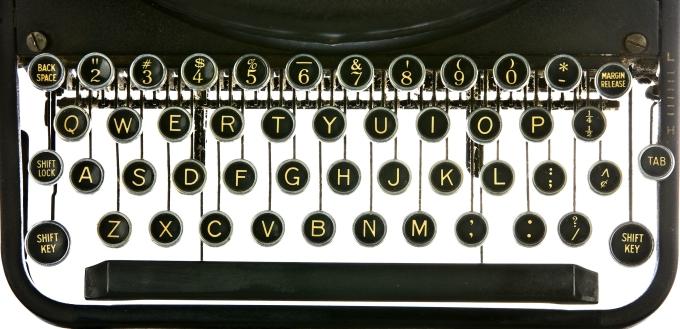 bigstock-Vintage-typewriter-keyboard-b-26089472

--------------------------------

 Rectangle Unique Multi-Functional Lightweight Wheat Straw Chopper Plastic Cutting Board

--------------------------------

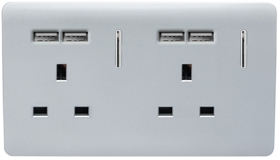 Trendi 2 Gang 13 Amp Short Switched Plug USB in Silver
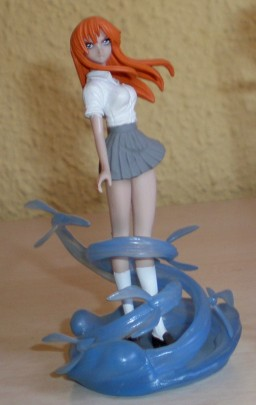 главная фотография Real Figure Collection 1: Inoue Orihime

--------------------------------

[YOUR GOAL] Reproduce the records above exactly, but only from the line with "Trendi 2 Gang" up to and including the line with "главная фотография Real". Leave the pictures out.

[EXERCISE OUTPUT]
 Trendi 2 Gang 13 Amp Short Switched Plug USB in Silver
 главная фотография Real Figure Collection 1: Inoue Orihime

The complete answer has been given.